Why is it not illegal in Japan?

 

 

Unlike casinos in America, which are operated based on direct cash winning theory and therefore would be illegal under Japan’s strict gambling laws, pachinko has made itself legal on a loophole related to how you claim your prize. It is also tinged with taboo because of its associations to the Japanese mafia which once controlled the prize cashouts. Pachinko was first introduced to Japan the 1920s, but it really took off after World War II when the country’s largest minority group started opening parlours. Sung-Yoon Lee is an assistant professor of Korean studies at the Fletcher School at Tufts University. He says Koreans flocked to pachinko because they faced citizenship issues and discrimination that barred them from mainstream businesses. “This pachinko industry would have afforded an easier avenue to a livelihood,” he says, “it’s a cash industry of course. It’s a shady business.” Lee says most pachinko parlours are still owned by Koreans living in Japan. And about thirty per cent of those owners have ties to North Korea. He says at the peak of the industry in the nineties those owners were sending several hundred million dollars a year in cash to Pyongyang. “For a poor, small economy like North Korea, that isn’t an insignificant sum,” he says, “in fact, that would equal about North Korea’s annual export earnings for that year. So that’s a lot of money back then.”

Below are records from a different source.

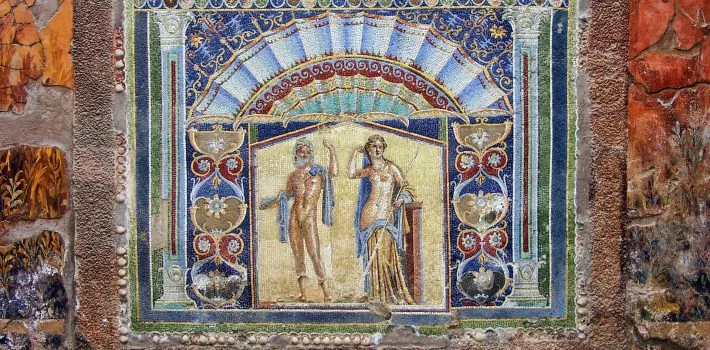 Herculaneum Ruins, Vesuvius Volcano and Wine Tasting Tour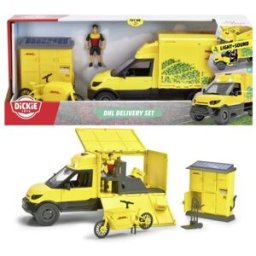 Dickie DHL zásilková doprava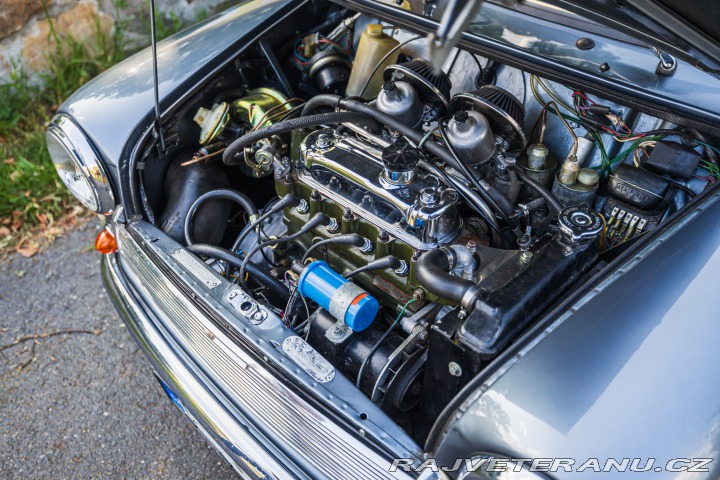 Mini Cooper S 1300 1971
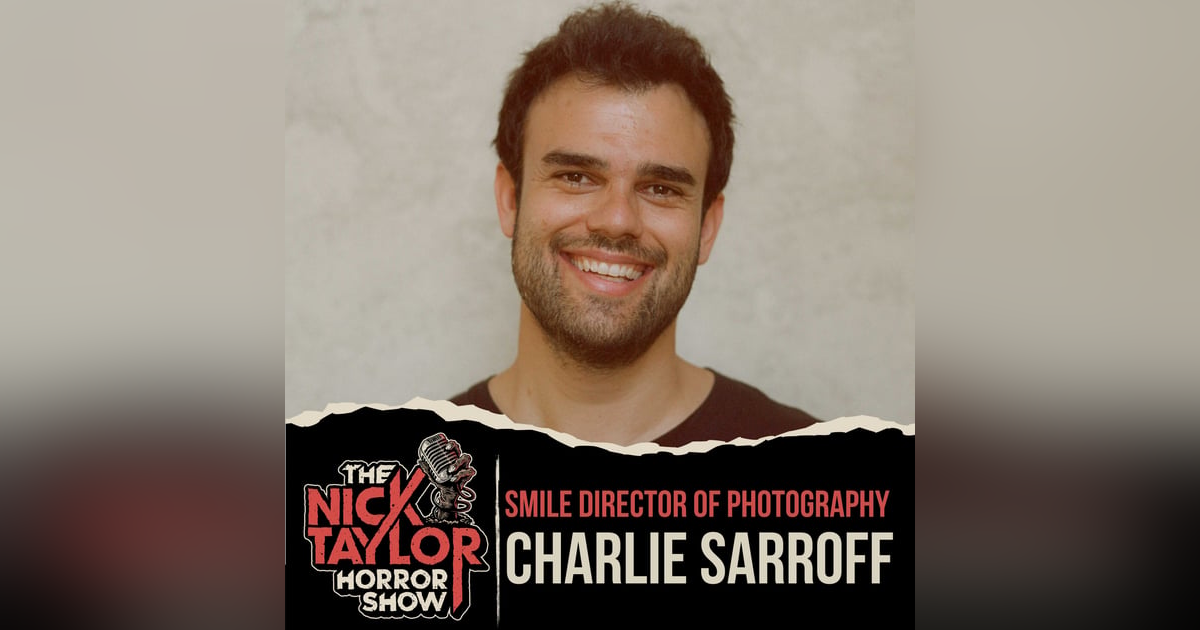 SMILE, RELIC & NIGHT SWIM DP, Charlie Sarroff SMILE, RELIC & NIGHT SWIM DP, Charlie Sarroff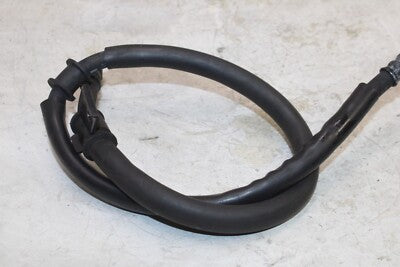 15-18 YAMAHA SR400 OEM FRONT BRAKE CALIPER HOSE LINE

What are the gain and loss of national-wise and individual-wise?

 

 

It sounds elaborate for a game, but pachinko is both big business and a national obsession – there are more than 12,500 pachinko halls in Japan, some with slot machines, which together make four times as much profit as all the rest of the world’s legal casino gambling combined. The game itself generates 30 trillion yen profit a year for the pachinko companies. Last year, the legislators have finally passed the law on legalizing pachinko activities in Japan, that also ended about 15 years of going back and forth on the argument. With an approximate of 30 trillion yen of profit equally 4% of GDP, Japanese pachinko is generating more money than Macau and Las Vegas combines, with undoubted consistency.

The future verdict of pachinko in Japan

Despite generating a huge benefit for the economy, Pachinko has always under the image of some-what illegal activity and often than not associated with addictive behaviours. Recently,  Pachinko giants want to capture – female players who want to play this stress-relieving game but without any stigma. Quieter, cleaner parlours are opening up where balls can be bought for just one yen each (rather than the usual four yen) with smaller potential winnings to switch the focus onto the game itself rather than gambling.

Many modern mega-parlours, such as Maruhan now offer smoke-free areas, following the lead of international brands in Japan like McDonalds and Starbucks. Prizes, such as handbags, are also targeting women, even has pamphlets with pachinko instructions in English to attract tourists to the game. A visit to any pachinko parlour is still a very Japanese experience, but in the future, it may look more like a family-friendly Las Vegas casino.